Looks like a promising avenue of approach...

 

[TIN_MAN]

Do you think it could be possible to use fractal methods to forge a link between large and small scale theories?

Because fractal dimension is independent of scale, it provides a potential geometric framework for both sides of modern physics, that will never give you the singular solutions that are currently impeding unification.

Definitely, phi is the answer (that and the # '42' )

 

[Alpha_Geek]

Still awaiting results... but at this point I'll settle for a progress report, Taccy.

 

[Squiggy]

Or at least a receipt.

 

[Jadzia]

Do you think it could be possible to use fractal methods...

Definitely, phi is the answer (that and the # '42' )

I don't get it. Do you mean phi as in the golden ratio 0.618...?

 

[TIN_MAN]

Do you think it could be possible to use fractal methods...

Definitely, phi is the answer (that and the # '42' )

I don't get it. Do you mean phi as in the golden ratio 0.618...?

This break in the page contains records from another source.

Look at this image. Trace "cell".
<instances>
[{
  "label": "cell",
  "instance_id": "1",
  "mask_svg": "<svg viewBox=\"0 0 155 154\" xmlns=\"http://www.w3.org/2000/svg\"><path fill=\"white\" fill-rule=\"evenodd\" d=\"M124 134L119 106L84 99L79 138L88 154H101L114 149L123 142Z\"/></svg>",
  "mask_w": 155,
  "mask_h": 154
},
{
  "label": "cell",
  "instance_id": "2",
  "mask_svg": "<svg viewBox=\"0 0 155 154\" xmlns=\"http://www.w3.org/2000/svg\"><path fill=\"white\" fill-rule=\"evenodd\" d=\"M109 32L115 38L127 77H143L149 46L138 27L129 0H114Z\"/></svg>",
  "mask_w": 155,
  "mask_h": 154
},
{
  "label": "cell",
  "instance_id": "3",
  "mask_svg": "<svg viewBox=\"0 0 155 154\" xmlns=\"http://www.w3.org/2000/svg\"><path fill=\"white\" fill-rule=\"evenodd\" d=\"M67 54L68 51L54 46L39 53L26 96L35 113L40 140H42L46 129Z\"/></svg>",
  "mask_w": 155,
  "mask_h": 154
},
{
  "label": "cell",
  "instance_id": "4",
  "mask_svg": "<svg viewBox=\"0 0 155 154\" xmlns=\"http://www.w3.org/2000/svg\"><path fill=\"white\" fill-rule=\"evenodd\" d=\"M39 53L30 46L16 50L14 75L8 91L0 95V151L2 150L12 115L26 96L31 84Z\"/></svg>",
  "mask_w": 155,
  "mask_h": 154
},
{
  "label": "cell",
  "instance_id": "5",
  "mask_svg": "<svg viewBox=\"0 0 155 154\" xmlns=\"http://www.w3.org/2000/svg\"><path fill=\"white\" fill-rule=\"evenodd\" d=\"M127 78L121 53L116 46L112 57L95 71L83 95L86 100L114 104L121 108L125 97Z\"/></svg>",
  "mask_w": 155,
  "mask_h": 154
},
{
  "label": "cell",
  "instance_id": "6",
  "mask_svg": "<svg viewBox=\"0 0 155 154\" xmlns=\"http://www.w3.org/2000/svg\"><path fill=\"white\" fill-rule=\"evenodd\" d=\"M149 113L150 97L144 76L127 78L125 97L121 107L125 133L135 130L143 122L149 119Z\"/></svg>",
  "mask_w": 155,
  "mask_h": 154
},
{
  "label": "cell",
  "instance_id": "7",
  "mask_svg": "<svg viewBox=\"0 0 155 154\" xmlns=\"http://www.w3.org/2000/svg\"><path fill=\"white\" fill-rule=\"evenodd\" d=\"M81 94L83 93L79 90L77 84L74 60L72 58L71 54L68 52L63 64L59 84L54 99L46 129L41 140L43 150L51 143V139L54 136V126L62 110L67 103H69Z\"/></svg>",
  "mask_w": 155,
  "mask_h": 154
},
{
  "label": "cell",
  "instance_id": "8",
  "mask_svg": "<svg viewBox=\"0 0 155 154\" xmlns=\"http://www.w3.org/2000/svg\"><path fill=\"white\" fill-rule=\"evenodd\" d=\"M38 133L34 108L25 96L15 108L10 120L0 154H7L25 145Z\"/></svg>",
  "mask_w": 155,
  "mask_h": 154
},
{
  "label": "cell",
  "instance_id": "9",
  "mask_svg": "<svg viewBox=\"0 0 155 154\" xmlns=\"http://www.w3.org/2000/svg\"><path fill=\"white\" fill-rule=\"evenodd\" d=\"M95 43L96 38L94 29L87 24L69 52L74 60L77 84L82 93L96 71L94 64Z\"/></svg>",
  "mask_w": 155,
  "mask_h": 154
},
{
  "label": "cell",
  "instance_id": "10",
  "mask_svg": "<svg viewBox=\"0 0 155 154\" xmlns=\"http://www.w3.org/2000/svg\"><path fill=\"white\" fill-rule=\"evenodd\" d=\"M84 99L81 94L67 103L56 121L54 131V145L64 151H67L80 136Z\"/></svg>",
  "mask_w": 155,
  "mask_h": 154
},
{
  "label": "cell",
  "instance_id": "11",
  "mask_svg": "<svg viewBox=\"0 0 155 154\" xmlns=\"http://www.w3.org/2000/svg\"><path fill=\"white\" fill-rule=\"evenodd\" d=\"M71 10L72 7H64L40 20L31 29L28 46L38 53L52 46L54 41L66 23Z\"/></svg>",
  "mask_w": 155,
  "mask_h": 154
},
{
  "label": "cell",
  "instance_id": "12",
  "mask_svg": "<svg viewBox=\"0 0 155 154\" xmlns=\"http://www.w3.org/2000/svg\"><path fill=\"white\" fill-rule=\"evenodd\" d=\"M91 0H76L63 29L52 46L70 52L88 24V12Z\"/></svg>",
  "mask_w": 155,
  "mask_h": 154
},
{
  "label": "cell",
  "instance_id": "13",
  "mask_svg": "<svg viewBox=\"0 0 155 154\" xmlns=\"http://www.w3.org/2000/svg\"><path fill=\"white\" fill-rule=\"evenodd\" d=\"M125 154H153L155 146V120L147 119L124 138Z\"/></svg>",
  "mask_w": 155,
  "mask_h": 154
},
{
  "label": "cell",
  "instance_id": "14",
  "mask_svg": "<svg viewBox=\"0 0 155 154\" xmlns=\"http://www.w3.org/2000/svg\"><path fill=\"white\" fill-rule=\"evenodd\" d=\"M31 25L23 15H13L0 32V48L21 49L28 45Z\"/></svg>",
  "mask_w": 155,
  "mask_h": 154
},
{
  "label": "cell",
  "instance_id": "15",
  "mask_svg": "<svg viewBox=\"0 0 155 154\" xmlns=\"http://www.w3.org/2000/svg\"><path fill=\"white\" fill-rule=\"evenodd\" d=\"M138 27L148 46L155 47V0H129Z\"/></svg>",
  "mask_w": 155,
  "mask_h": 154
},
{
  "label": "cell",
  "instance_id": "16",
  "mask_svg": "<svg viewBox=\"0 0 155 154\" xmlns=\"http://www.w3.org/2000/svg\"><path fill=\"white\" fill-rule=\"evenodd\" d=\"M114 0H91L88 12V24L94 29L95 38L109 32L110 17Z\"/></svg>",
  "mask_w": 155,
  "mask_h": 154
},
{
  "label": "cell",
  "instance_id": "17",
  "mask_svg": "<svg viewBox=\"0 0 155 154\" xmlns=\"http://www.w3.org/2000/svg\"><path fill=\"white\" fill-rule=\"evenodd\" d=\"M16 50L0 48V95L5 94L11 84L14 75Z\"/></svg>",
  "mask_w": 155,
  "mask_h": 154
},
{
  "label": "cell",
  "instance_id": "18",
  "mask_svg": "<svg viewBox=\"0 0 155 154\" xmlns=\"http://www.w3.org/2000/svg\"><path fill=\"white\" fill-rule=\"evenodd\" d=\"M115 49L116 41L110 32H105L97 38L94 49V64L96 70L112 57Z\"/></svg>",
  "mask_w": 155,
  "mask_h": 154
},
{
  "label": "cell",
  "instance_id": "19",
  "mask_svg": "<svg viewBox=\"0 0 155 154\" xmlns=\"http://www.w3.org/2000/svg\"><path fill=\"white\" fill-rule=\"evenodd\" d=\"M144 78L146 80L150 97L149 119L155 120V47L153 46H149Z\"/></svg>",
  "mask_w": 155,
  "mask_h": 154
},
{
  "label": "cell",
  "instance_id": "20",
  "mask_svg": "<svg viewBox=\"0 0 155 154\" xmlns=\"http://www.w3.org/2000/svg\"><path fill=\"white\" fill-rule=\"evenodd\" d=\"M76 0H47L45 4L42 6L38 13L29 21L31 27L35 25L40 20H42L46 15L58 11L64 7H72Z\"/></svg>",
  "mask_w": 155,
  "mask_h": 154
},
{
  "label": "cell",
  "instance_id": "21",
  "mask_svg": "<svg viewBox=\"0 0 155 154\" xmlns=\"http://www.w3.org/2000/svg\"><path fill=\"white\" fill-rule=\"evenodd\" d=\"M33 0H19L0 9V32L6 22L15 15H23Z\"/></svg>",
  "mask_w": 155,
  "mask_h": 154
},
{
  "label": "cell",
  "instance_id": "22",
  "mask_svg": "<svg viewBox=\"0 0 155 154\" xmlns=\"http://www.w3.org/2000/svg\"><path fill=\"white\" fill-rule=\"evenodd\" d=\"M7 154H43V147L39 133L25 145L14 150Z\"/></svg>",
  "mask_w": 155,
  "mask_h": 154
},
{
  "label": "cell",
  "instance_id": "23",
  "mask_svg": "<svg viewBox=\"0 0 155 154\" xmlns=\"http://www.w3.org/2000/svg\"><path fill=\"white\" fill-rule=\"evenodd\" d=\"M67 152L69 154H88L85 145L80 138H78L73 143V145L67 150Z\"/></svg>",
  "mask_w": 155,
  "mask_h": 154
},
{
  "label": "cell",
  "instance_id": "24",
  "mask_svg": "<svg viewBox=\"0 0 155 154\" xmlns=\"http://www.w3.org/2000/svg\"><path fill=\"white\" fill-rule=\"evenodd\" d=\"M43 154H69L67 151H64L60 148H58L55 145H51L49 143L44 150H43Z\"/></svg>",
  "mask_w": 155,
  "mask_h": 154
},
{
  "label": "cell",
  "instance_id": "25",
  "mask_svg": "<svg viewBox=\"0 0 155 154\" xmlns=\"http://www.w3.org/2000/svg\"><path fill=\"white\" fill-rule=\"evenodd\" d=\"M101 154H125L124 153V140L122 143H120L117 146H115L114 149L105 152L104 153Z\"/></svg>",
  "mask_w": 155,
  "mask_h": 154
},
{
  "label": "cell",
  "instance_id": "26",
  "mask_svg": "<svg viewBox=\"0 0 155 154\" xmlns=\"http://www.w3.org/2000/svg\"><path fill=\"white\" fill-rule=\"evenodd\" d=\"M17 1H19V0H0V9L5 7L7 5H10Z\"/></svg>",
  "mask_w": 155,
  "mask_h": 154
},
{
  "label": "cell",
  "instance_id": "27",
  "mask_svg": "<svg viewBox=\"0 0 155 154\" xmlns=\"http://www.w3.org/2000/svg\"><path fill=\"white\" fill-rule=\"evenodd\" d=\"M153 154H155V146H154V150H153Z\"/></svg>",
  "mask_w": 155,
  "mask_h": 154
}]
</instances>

Yes, powers phi - the golden mean ratio, etc. this allows perfect fractacality across all scales and orders of magnitude. From the smallest scales of atoms and electron orbits to the solar systems and planetary orbits. This is expressed in biology, in spatial terms, as the Fibonacci sequence, as in phylotaxi in plants, and the skeletal structures of all animals etc. and, in temporal terms, in the number of offspring of each succeeding generation (studies done mostly w/ bumble bees and rabbits).

 

[Jadzia]

Well I don't know how widespread that could be in physics, but it tends to appear more in biological organisms because of biological goals: Principally, an evolutionary goal in order to minimise "resonance problems".

For example, it is an important figure for optimal arrangement for cell growth/cell packing structures. Biology systems are all about cell packing.


The reason why phi is involved in this goal is because it has the property of being the least rational number, that is, it is the hardest number to approximate with a rational fraction a/b, where a and b are integers.

So in order to maximise complexity without incurring resonance patterns, you would move towards phi ratios in your harmonics.

Now that may have some relevance in superposition, with quantum waves, but I think it's more of a new age ideal than a work-to goal for a unification theory.